The earnings thresholds for the additional NIIT tax was as follows:

  • Single/head of household: $200,000
  • Married, filing jointly: $250,000
  • Married, filing separately: $125,000

 

And After…

The changes are not drastic, but they are worth time and attention. Previously, capital gains were taxed at lower rates than ordinary income, something known as a “preferential rate.” New tax brackets have been introduced, however, preferential rates for long-term capital gains and qualified dividends continue to use the previous tax bracket thresholds. All of this means that preferential capitals gains taxes do not align with the ordinary income tax brackets anymore.
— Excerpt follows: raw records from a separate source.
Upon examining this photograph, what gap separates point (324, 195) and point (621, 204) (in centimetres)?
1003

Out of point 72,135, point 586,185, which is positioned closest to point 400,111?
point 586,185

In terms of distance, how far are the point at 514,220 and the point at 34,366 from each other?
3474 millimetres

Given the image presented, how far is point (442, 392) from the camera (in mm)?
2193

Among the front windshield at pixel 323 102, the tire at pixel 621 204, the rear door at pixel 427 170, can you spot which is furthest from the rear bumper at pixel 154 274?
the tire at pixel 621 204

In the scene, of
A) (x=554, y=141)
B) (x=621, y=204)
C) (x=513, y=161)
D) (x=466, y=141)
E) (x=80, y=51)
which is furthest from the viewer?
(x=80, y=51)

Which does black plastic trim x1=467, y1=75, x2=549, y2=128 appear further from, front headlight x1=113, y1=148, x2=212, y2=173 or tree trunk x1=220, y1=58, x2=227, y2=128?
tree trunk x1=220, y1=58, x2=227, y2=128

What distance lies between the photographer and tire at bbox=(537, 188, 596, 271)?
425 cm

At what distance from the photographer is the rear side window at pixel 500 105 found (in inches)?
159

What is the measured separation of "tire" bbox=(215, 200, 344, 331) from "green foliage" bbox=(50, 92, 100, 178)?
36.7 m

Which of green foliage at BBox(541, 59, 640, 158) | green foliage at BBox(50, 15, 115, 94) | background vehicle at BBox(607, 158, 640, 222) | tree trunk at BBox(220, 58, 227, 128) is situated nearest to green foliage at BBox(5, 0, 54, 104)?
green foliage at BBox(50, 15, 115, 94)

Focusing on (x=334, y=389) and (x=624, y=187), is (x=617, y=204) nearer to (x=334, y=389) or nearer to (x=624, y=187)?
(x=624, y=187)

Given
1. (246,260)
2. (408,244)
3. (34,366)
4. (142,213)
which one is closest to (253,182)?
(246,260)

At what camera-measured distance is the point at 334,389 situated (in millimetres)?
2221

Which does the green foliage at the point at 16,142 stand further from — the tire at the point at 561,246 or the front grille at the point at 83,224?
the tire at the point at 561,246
The impact on an individual’s capital gains rates will vary based on income.

While the three rates – 0, 15 or 20 percent – remain for long-term capital gains and qualified dividends, these rates are not tied to the new income brackets for the years 2018 to 2025. The following table explains what capital gains currently look like for both individual and married filers:

Tax Rate Single Married, Filing Jointly Head of Household
0% $0–38,600 $0–77,200 $0–51,700
15% $38,601–425,800 $77,201–479,000 $51,701–452,400
20% $425,801 and up $479,001 and up $452,401 and up

 

Starting next year, all of these brackets will be indexed to account for inflation. The TJCA maintains the 3.8 percent NITT– this means that tax rates for higher-income earners for the next seven years will be 18.8 percent (15 percent plus the 3.8 percent NIIT) or 23.8 percent (20 percent plus 3.8 percent).

Essentially, while the tax rates remain the same, the brackets are not tied to income tax brackets for individuals.

Naturally, it is always wise to consult with your tax adviser if you have questions or concerns.